## Tasks and exercises:
1) From the Biennial essay, quote word for word the stretch from "I will begin" through "Shu Lea Cheang.".
2) Pick up the Biennial essay after its last sentence and write what comes next.

## Selected passage:
- Opening Delimiter -
Finally, two other generalizations characterize the artists of this Biennial. First, they realize their ideas along a spectrum that runs from a direct engagement with the material thing or situation to a more conceptual engagement through replica, history, memory, and technology. Second, as the discussions of artists' works will indicate, a major synthesis of interest that has fully emerged in the early 1990s is the body. This is indeed a collective subject, approached by many artists and critics in different ways and with many different suppositions of what constitutes or is part of the physical (including sex and gender) and social (including psycho-logical) body. It is the interplay of these elements that describes the art of the early 1990s.

 

I will begin with four artists who, on significant levels, involve the technological and the replica in their representation of the body, whether individual or communal: Gary Hill, Charles Ray, Cindy Sherman, and Shu Lea Cheang.

 

The work of Gary Hill and Charles Ray achieves its impact phenomenologically, through manipulations of space and scale and through the uncanniness we experience in the contrast between the real thing—person or object—and its replica, or simulacra. In his work Tall Ships, Hill has created what I would call a virtual space, one that orients the viewer in a notion of a social space. This space relies on the principles of perspective (developed in Italy in the fifteenth century), perceived as an established vanishing point from the vantage of the spectator.4 Tall Ships is a long darkened corridor. What is remarkable about this perspectival space is that it is not limited to the single view of one spectator, though it may work that way; rather, it can be triggered by a group of spectators entering intermittently in real time, thus emulating the multiperspectival movement of the crowd. The entrance of the viewer(s) interactively sets off a series of projected images: thirteen to sixteen people, placed along the sides and at the end of the corridor, begin to walk toward the viewer, at different moments, from the multiple vanishing points. They are at first small, seen from a distance, but as they come closer they grow larger, and their approach becomes nearly confrontational in a face to face with the spectator. The movements of the spectator determine the action of the projected images; their turning and returning along a path of emptiness. Hill selected the people for his projected images in Seattle, his home; he arrived at ethnic and gender diversity randomly.
- Closing Delimiter -
## Data provided:
- Opening Delimiter -
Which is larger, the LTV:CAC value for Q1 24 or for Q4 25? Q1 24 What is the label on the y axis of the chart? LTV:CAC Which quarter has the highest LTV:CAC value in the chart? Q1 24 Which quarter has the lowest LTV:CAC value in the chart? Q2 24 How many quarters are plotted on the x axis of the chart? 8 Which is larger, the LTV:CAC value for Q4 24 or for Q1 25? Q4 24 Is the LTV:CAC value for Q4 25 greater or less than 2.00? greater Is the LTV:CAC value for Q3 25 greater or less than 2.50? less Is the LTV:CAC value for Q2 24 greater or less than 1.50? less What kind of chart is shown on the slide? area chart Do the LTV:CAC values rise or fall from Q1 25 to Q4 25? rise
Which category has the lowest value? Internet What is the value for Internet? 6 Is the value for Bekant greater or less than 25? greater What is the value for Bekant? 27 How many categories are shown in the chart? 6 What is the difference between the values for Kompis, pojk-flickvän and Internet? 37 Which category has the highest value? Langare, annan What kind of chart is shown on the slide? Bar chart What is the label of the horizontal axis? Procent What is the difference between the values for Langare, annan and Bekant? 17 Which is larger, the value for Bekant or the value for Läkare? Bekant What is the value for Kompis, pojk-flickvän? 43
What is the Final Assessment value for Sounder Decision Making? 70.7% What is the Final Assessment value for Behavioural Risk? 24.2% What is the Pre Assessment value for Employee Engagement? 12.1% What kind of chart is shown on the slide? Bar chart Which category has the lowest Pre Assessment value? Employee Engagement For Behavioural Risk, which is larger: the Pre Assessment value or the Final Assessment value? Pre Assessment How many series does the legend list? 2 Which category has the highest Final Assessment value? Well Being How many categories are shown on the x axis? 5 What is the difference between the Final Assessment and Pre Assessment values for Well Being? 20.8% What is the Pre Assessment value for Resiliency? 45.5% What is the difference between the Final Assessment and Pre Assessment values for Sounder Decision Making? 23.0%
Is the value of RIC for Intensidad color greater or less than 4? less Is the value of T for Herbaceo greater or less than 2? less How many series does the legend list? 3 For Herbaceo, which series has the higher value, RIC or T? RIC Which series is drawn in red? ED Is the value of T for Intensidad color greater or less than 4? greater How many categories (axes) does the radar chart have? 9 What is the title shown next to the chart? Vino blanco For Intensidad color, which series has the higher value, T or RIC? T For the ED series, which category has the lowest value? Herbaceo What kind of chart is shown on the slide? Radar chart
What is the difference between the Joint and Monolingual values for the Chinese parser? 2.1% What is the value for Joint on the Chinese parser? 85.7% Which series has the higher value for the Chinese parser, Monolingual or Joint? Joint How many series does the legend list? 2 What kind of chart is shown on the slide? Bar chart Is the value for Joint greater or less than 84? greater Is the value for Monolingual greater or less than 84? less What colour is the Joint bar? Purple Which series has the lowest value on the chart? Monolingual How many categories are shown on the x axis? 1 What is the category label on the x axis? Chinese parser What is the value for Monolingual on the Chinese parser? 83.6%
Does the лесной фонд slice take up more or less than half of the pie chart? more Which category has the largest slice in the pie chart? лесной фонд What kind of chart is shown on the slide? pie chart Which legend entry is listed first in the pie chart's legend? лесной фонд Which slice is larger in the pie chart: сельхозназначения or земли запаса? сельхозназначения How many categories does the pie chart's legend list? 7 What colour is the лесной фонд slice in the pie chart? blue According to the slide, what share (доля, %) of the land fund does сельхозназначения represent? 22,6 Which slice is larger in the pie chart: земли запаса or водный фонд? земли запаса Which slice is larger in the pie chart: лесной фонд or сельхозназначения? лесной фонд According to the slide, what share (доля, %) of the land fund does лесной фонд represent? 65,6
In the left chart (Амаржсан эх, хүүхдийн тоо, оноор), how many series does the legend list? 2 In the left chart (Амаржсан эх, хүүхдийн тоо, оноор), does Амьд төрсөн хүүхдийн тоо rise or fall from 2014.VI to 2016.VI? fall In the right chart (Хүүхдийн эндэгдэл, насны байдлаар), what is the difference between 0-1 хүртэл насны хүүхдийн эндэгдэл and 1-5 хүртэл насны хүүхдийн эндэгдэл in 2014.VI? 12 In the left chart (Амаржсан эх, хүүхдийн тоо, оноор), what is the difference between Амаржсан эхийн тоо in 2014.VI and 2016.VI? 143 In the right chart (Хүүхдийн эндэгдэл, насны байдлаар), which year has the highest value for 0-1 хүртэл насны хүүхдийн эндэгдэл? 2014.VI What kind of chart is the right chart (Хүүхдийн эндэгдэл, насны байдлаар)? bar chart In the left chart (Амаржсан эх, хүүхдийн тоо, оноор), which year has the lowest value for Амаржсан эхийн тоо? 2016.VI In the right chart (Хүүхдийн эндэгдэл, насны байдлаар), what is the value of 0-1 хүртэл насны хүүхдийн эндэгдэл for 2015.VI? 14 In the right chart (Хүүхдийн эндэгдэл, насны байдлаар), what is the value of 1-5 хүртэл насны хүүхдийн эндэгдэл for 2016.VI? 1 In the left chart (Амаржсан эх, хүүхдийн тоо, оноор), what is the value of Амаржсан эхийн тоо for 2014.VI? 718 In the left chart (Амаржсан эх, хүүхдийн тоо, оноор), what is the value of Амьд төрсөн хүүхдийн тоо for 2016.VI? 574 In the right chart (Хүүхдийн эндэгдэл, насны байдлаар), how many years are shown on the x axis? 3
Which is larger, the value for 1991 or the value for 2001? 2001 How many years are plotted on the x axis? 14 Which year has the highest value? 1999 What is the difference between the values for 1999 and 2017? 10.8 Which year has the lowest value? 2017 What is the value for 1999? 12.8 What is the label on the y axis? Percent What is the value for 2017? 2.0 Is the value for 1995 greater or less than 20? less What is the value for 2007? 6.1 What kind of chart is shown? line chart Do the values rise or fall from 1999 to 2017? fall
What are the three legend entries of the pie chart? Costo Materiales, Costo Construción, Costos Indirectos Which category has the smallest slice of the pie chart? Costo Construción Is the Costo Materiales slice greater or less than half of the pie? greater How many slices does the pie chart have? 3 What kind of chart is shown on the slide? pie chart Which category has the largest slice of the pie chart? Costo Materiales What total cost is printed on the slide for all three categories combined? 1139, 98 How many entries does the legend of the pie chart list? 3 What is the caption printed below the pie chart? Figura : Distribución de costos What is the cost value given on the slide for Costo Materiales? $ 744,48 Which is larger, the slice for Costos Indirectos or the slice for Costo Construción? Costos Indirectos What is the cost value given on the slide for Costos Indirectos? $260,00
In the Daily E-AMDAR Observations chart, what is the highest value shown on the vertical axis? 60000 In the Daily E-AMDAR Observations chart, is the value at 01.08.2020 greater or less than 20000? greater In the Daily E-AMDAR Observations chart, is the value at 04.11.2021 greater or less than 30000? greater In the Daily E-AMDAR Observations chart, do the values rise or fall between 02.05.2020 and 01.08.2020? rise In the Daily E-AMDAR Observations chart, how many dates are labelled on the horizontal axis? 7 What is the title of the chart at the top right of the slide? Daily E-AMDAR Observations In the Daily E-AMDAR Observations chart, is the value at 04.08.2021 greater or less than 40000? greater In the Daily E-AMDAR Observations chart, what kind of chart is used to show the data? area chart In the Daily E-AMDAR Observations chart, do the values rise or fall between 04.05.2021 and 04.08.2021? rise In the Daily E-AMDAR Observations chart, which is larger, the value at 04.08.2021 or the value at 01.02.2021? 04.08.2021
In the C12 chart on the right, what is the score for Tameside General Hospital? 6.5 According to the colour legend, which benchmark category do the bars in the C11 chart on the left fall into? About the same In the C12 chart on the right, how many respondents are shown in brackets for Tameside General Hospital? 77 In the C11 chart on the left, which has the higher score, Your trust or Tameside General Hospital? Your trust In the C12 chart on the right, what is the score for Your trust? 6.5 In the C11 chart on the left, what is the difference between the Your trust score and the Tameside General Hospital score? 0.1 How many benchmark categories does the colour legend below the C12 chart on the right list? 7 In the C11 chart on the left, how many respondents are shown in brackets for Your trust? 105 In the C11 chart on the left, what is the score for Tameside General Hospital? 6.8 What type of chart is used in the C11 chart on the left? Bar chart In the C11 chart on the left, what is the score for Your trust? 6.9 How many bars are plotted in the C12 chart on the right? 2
- Closing Delimiter -
## Replies:
1)
I will begin with four artists who, on significant levels, involve the technological and the replica in their representation of the body, whether individual or communal: Gary Hill, Charles Ray, Cindy Sherman, and Shu Lea Cheang.

2)
Tall Ships is the cybernetic representation of community in 1993. It gives us a simulated "community," which relates it to Gober's newspapers, but here constrained by its darkness, spareness, and silence; it is at the edge of integration and disintegration. We as spectators trigger action and at the same time question our "live-ness." We are in a technological mental space similar to Ridley Scott's 1982 film Blade Runner, where androids, "near-perfect replicas of human beings, genetically engineered,"5 interact with the fictional characters of the film.

 

What links the work of Hill and Charles Ray is the desire to picture a collectivity—a group—which achieves its impact phenomenologically, through manipulations of space, scale, and psychology, the latter achieved through the uncanny relationship of the simulacra to the real. The common ground shared by Ray and Hill is not instantly apparent, for their media are very different: Hill is closer to the cinematographer while Ray, in the Biennial, fabricates objects related to consumer culture. Ray uses phenomenological means to suggest psychological pathologies about fantasies of pleasure and power and the confusion of sexualities that reside in the most commonplace early childhood environments. His cinematic parallels are the films of David Lynch. Both break down the normalcy of that collective utopian subculture of American life, the suburb, and eroticize the events that lie beneath its banal technicolor surface. ("Do suburbs," writes J.G. Ballard, "represent the city's convalescent zone or a genuine step forward into a new psychological realm, at once more passive but of far greater imaginative potential, like that of a sleeper before the onset of REM sleep?"6)

 

Ray's work is a 45-foot hook-and-lad-der truck parked in front of the Museum for the duration of the Biennial. Up close it becomes apparent that this truck is a replica, a toy scaled up to the size of "the real thing." Inside the Museum, Ray has installed a four-figure sculpture of a "family"—father, mother, daughter, and son—all nude, all in the same less than 5-foot height. In its pairing of the collective family and the firetruck, Ray's work introduces a gendered psychology, recalling again Gober's newspapers with their sexually centered texts and images. Scale creates the psychological tension: the macho fantasy of the little boy promised in the phantasmic magnified scale of the product-glossy firetruck is also repeated by the reduced scale of the nude family, brought down to a physical size where an erotic imaginary interplay can be enacted.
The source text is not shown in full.